YOUR TASK — Format everything from the line containing "What is the distance of the" down to the last of the lines as a JSON list of strings, one string per line, leaving out blank lines.

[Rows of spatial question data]
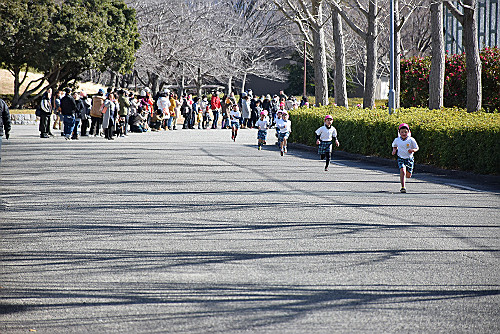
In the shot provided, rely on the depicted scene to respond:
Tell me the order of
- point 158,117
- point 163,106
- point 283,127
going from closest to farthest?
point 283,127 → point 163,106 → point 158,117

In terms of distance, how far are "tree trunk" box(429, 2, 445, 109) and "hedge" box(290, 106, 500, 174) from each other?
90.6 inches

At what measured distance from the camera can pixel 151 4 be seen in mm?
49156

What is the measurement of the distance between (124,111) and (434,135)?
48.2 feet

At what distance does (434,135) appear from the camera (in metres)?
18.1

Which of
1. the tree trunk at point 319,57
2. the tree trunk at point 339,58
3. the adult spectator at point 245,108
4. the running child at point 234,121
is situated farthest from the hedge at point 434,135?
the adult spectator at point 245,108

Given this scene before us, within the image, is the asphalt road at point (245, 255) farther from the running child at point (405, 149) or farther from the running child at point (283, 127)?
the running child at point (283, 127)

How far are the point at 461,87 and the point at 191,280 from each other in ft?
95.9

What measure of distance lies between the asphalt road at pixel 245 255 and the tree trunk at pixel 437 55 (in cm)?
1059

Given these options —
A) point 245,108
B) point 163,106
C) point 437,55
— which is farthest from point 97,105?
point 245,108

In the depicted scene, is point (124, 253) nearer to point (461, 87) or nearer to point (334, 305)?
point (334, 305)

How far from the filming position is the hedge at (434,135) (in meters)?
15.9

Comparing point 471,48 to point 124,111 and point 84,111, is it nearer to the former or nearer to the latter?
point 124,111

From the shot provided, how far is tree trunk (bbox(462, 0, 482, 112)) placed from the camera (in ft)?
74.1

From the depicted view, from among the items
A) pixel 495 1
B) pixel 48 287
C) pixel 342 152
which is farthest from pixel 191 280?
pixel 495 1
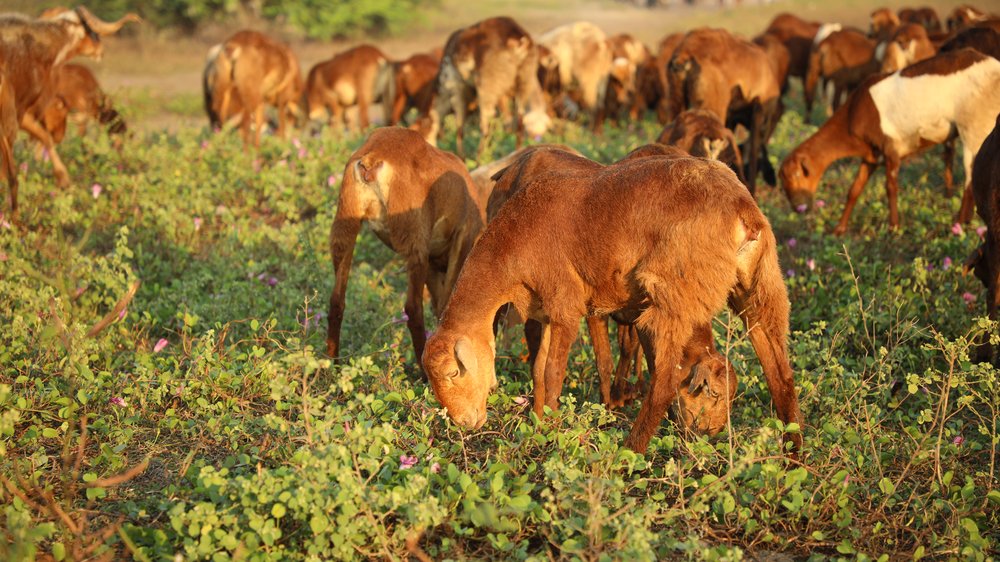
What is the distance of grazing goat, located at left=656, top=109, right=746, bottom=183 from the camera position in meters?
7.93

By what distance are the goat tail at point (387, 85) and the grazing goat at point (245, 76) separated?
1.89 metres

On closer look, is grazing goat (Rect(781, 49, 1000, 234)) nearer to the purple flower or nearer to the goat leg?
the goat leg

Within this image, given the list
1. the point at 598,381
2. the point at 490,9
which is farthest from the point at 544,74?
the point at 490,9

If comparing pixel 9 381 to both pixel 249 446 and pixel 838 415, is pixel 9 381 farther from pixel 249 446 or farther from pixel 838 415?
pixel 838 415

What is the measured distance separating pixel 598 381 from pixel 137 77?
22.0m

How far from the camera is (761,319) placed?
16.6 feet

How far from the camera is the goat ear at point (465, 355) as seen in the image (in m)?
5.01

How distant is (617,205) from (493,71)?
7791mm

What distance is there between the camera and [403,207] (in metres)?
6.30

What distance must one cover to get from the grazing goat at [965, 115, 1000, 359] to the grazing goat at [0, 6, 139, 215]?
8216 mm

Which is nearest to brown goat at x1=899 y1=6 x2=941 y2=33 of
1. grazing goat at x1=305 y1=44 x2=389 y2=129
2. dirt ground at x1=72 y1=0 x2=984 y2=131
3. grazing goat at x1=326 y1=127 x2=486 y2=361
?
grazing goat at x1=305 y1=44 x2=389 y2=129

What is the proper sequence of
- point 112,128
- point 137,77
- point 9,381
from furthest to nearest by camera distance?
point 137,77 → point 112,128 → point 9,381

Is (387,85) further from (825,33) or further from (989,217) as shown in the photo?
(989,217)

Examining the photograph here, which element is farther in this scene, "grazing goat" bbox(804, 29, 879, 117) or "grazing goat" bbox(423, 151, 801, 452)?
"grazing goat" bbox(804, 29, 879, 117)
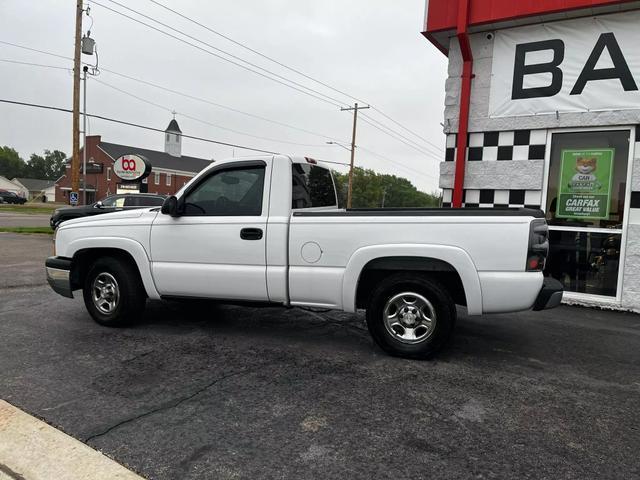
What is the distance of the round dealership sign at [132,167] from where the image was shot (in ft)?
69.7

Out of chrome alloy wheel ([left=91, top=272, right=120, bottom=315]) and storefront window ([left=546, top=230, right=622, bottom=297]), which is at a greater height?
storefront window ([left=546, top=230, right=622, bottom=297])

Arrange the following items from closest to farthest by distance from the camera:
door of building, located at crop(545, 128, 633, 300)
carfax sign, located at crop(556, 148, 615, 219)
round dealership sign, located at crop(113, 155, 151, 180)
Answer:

ANSWER TO THIS EXERCISE —
[
  "What is the distance of the round dealership sign at [132,167] from where the image was shot (in ft)?",
  "69.7",
  "Out of chrome alloy wheel ([left=91, top=272, right=120, bottom=315]) and storefront window ([left=546, top=230, right=622, bottom=297]), which is at a greater height?",
  "storefront window ([left=546, top=230, right=622, bottom=297])",
  "Arrange the following items from closest to farthest by distance from the camera:",
  "door of building, located at crop(545, 128, 633, 300)",
  "carfax sign, located at crop(556, 148, 615, 219)",
  "round dealership sign, located at crop(113, 155, 151, 180)",
  "Answer:"
]